One graduate chose to make a speech outlining all of her complaints against the university. I remember she pulled out a piece of paper and began to read her remarks. She criticized the student services, quality of professors, academic policies, the administration, staff and so on. It was not very fitting for the occasion and I remember it making me feel uncomfortable. No doubt many of my fellow graduates felt similarly. A day of such celebration took a turn in the other direction and it was downright ugly.

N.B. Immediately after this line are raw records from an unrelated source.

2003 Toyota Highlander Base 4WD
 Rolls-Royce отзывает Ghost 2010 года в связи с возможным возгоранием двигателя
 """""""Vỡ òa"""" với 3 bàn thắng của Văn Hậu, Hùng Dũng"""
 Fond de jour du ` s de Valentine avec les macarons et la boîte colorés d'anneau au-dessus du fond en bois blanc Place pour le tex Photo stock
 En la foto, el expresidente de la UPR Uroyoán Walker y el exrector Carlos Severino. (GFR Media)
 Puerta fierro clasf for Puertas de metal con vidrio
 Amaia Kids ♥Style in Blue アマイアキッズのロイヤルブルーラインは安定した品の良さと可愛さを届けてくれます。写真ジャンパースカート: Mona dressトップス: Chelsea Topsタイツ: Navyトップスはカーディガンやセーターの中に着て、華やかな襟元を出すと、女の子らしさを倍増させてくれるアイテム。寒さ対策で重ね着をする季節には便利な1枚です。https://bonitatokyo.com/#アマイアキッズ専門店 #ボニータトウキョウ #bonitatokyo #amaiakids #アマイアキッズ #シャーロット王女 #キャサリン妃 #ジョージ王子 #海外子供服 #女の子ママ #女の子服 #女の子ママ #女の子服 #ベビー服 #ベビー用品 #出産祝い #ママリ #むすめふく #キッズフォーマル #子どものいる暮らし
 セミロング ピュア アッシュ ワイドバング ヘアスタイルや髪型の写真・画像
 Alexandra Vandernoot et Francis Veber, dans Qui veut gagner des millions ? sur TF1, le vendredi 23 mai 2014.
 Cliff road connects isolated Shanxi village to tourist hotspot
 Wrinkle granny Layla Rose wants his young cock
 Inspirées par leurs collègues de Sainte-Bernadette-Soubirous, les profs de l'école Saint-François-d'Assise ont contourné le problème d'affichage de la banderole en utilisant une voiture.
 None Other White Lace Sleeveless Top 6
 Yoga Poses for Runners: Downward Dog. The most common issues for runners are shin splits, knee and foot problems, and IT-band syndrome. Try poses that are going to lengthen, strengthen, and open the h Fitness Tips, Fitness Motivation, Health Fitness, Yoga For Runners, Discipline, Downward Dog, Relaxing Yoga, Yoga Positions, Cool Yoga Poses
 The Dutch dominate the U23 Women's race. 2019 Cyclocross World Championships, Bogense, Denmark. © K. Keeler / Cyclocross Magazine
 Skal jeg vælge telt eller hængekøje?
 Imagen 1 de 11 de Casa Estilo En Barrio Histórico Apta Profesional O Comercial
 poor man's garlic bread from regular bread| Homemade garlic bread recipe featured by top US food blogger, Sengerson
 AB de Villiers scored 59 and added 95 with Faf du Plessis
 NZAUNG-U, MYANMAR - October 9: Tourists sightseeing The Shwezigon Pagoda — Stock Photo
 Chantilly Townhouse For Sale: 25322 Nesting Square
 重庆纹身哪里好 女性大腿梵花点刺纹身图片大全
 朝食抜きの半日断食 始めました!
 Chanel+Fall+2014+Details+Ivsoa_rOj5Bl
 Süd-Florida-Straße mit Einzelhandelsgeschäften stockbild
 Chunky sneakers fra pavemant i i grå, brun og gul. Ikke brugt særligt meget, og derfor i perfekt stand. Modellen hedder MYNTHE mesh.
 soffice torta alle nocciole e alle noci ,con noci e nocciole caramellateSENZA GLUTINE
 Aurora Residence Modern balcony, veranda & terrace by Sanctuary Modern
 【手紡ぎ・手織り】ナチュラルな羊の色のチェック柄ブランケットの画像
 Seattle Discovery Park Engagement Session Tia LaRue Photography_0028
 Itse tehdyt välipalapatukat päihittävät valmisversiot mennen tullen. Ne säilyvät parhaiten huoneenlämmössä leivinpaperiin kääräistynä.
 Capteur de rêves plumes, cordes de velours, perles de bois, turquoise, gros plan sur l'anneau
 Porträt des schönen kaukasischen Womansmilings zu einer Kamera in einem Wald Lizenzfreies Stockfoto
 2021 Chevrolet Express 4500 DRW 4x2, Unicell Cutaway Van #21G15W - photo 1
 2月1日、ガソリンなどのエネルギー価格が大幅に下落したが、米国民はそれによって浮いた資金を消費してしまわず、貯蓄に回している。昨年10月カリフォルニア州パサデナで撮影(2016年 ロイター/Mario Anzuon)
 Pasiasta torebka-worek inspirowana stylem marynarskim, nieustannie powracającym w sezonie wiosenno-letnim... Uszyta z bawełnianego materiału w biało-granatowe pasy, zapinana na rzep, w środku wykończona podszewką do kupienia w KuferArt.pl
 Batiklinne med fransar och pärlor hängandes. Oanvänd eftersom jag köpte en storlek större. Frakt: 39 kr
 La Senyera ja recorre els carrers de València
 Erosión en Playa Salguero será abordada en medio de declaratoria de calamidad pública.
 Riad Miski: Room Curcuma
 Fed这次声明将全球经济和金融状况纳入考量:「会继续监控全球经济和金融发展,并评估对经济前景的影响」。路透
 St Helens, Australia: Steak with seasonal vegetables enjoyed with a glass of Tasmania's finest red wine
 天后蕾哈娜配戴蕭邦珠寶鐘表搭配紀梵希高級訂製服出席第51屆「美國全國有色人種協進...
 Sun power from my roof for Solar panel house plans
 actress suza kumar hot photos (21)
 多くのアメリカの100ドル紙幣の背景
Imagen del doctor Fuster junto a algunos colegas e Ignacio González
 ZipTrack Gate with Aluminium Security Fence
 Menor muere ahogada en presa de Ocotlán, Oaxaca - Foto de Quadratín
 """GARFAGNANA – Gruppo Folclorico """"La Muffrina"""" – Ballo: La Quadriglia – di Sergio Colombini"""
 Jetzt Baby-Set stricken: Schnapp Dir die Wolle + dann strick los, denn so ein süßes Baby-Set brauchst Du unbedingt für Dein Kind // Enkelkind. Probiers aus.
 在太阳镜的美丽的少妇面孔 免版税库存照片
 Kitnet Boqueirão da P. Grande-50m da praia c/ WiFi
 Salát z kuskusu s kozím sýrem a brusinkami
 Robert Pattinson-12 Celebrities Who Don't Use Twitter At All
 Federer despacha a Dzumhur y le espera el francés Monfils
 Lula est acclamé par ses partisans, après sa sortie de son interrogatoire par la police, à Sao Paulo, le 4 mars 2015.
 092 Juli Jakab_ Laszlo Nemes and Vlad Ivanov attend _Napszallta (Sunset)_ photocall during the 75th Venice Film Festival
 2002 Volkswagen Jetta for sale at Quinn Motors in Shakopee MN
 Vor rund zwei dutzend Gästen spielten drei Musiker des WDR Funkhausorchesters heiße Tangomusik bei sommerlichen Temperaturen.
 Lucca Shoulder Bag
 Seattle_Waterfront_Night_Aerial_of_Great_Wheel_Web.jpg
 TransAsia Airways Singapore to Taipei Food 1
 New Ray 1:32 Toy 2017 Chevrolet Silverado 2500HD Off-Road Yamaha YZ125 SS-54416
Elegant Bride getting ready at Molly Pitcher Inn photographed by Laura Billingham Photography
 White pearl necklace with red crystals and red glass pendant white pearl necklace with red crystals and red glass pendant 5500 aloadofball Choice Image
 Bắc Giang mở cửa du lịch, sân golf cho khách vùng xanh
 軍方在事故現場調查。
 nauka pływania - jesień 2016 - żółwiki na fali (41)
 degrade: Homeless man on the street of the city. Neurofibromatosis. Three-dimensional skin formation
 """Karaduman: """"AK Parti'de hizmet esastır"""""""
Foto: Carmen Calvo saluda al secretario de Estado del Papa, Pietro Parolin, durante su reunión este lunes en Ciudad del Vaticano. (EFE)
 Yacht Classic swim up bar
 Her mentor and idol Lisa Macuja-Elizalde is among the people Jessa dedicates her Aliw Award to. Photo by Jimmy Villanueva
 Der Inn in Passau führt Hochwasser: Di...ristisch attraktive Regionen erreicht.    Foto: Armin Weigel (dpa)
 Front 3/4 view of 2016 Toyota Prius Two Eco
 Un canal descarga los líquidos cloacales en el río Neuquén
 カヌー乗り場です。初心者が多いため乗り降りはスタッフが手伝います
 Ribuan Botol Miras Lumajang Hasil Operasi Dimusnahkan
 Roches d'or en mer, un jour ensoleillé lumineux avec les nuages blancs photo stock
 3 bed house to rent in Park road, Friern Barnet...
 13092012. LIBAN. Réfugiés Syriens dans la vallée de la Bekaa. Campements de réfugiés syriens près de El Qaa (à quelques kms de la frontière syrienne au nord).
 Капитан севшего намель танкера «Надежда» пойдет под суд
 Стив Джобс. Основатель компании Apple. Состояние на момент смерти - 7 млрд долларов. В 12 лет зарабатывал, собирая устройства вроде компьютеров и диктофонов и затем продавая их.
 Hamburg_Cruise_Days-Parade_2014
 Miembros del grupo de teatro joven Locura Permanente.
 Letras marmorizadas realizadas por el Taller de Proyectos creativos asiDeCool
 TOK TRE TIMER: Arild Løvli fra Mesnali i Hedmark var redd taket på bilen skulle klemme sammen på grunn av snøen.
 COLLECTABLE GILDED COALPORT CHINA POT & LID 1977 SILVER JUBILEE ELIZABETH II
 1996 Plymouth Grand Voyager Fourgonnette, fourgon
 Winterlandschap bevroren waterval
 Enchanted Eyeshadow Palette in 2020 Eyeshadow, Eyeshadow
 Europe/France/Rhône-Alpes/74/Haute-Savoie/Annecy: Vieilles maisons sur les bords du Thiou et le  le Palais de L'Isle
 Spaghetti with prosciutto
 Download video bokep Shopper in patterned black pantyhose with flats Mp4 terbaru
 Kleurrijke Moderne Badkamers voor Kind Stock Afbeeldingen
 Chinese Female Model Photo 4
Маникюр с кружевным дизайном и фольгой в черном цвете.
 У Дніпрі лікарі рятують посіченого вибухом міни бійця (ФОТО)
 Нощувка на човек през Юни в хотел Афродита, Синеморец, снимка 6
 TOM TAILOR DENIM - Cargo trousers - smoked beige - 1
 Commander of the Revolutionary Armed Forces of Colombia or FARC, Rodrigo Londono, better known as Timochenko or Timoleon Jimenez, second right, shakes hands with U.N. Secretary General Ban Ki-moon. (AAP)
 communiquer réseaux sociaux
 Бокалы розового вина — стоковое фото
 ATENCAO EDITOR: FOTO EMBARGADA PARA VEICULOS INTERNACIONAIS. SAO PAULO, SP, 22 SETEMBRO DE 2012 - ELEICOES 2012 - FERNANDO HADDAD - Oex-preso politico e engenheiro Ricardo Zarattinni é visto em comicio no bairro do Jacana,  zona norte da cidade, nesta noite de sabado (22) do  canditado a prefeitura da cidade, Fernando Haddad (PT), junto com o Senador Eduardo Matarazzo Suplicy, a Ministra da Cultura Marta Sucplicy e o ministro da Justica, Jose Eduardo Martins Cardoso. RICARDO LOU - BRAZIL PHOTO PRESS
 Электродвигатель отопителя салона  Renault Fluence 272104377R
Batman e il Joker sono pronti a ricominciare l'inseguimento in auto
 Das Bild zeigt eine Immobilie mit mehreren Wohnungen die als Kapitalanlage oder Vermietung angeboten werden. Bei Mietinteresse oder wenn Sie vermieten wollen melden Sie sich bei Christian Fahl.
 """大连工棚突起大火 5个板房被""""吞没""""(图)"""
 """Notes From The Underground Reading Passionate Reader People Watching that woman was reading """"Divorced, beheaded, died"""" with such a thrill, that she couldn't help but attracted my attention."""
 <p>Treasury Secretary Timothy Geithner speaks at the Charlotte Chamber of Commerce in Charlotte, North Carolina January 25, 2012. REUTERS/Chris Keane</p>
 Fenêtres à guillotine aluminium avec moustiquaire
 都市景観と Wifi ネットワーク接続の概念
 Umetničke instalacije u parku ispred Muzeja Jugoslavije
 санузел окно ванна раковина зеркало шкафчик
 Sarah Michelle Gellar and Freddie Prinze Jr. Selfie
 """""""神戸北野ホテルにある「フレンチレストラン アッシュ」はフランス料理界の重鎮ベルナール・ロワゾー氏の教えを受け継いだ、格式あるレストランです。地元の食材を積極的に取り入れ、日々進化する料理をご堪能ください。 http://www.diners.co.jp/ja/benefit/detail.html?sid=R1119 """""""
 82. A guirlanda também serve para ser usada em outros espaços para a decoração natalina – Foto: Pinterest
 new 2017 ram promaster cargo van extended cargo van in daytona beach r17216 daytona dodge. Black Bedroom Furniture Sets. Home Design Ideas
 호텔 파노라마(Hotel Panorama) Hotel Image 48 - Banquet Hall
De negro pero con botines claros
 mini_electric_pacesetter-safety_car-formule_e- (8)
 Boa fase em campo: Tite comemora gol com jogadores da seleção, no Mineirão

One’s natural instinct was to look at the dean, faculty and administration so as to observe their reaction. My priority was to zoom in on the dean. After all, he was the man in charge, the leader of the pack – and the one that was being graded in the moment by the speaker and all those in attendance. Surely his body language would convey his disappointment and even embarrassment of the moment. Not so. That’s not what I saw. The dean was seated very comfortably and the look on his face was one of pride. He was indifferent to what was being said and looked relaxed, poised and completely in control. When the graduate was done with her remarks, the dean approached the microphone, thanked her for her comments and went on to say that he and his team prided themselves on building a culture where ‘free speech’ was held in high esteem. No attempt to rebut her remarks. No defensive statements or explanations. He kept it simple and made it about that graduate’s right to speak her mind. He tied it all in by associating free speech with the brand of the university and its faculty. By handling it this way he made it a non-issue. And he did it in about 30 seconds. I remember thinking if this didn’t bother the dean then why should it bother me. In fact, by handling the matter with extreme self-confidence he made her remarks a non-issue. He gave her remarks no air. It was over. And instead of this incident resulting in a ‘black mark’ on the university, it really left a black mark on the graduate who spoke.
I learned a valuable lesson that day on how to handle criticism and complaints. Getting defensive and pushing back only serves to worsen things. It gives legs to the complaints. Better to handle criticism or complaints with poise and grace. In this way you often neutralize the criticism and leave those in the room thinking favorable thoughts about your emotional intelligence – and your leadership.